Ever noticed how your house gets messy on its own, but never seems to clean itself? Or how your beer warms up and your soup cools down—but never the reverse?
That’s entropy in action.
It’s the second law of thermodynamics: in a closed system, disorder tends to increase. The world naturally moves toward chaos. Making a mess is easy—cleaning it up takes effort and energy.
So why does this matter for climate action?
Carbon stored in fossil fuels—coal, oil, or in forests—is in a low-entropy, concentrated state. When we burn it, we convert it into high-entropy CO₂, escaping through an exhaust pipe, and then spreading it throughout the atmosphere. What was once dense and orderly becomes diffuse and disorderly. That’s entropy at work.
To keep the planet from overheating, we must reduce the amount of CO₂ in the atmosphere. There are three main strategies to do this:
- Avoid emissions by not burning fossil fuels or forests in the first place.
- Reduce emissions at the source, using cleaner technologies or capturing carbon during combustion.
- Remove CO₂ from the atmosphere after it’s already been released.
Entropy makes the hierarchy of these options clear.
Avoiding emissions requires no extra energy—it prevents the disorder from happening. Reducing emissions at the source takes more effort, but still works with a relatively concentrated system. But removing CO₂ once it’s scattered throughout the atmosphere is the most energy-intensive path—it means fighting against entropy, trying to re-concentrate what nature has already spread out.

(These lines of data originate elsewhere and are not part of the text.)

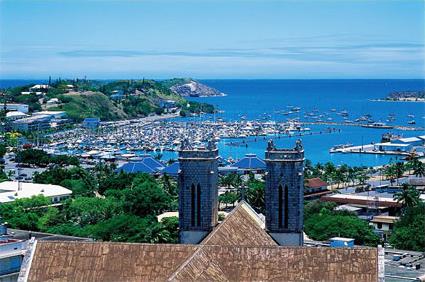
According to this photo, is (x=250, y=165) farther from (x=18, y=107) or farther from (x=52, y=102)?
(x=52, y=102)

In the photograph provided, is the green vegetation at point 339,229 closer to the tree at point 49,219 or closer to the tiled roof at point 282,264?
the tree at point 49,219

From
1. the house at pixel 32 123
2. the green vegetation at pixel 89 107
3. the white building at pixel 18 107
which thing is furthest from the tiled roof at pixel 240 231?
the white building at pixel 18 107

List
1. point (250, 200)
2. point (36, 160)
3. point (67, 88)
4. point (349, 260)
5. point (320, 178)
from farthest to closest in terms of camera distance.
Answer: point (67, 88) < point (36, 160) < point (320, 178) < point (250, 200) < point (349, 260)

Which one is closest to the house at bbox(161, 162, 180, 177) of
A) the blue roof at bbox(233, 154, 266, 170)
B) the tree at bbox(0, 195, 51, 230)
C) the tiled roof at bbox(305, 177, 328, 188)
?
the blue roof at bbox(233, 154, 266, 170)

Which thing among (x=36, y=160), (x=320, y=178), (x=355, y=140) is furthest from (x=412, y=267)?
(x=355, y=140)

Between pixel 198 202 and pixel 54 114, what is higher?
pixel 198 202

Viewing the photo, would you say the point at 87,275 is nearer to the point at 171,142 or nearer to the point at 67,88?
the point at 171,142

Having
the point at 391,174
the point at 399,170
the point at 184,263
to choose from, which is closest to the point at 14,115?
the point at 391,174
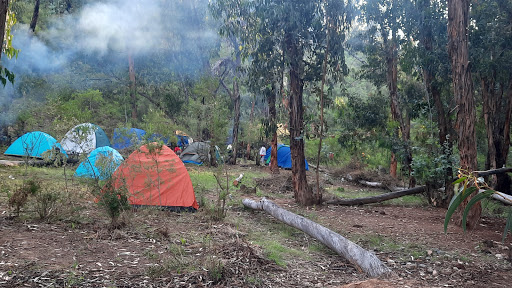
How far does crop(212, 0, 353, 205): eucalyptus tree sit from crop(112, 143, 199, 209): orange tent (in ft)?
9.51

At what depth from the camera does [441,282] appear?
4652 millimetres

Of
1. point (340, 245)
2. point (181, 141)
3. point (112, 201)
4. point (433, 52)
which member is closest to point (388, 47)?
point (433, 52)

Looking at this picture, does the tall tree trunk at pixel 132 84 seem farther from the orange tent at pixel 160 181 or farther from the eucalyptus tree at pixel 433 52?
the eucalyptus tree at pixel 433 52

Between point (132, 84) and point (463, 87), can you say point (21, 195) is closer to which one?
point (463, 87)

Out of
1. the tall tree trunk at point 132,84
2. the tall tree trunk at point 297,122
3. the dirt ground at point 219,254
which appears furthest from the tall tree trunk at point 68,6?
the dirt ground at point 219,254

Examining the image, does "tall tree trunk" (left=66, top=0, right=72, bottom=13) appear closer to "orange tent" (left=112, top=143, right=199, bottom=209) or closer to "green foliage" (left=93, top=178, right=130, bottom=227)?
"orange tent" (left=112, top=143, right=199, bottom=209)

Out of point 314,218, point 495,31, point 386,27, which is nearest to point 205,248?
point 314,218

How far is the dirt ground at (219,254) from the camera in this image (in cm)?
412

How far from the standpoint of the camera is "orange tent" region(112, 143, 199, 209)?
7910 mm

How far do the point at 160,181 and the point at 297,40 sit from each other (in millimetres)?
4554

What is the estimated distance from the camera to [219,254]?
483cm

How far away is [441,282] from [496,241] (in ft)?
8.86

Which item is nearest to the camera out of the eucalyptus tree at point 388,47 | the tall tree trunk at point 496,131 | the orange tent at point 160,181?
the orange tent at point 160,181

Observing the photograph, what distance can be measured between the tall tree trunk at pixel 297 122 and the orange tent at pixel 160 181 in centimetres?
277
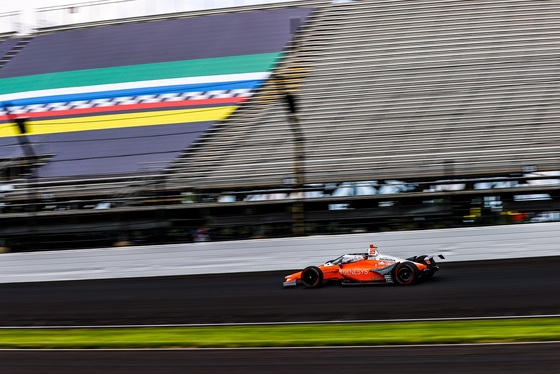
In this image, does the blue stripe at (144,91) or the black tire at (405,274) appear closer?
the black tire at (405,274)

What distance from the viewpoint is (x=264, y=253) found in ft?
30.6

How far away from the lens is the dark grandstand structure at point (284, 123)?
962cm

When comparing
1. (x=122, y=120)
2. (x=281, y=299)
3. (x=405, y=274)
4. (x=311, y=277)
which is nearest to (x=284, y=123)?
(x=122, y=120)

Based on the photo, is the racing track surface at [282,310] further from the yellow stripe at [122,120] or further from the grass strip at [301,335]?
the yellow stripe at [122,120]

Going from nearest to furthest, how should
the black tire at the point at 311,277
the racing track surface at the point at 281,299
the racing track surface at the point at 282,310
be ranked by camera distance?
the racing track surface at the point at 282,310, the racing track surface at the point at 281,299, the black tire at the point at 311,277

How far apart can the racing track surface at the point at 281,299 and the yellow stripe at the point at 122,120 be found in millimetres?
5245

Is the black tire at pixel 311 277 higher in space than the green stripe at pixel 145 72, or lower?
lower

Paradoxically, however, it is precisely these high-entropy reversal efforts that are often labelled as “high quality”—while calling more entropy-aligned actions like avoidance and reduction “low quality”. This valorizes the act of fighting entropy, even if it’s energetically and economically irrational.
In science fiction such as Star Trek, we imagine futures where this doesn’t matter—where energy is infinite, machines can reassemble matter from energy, and entropy can be reversed at will.
But in today’s reality, energy is limited. And much of newly installed renewable energy is already being swallowed up by data centers and AI systems. We’re not reversing entropy. We’re just moving it around—creating new kinds of waste in the process.
This is the Entropy Paradox: In our attempt to remove the visible signs of disorder, we create deeper, more systemic forms of it. We fight nature’s laws to restore order—only to amplify the chaos we meant to eliminate.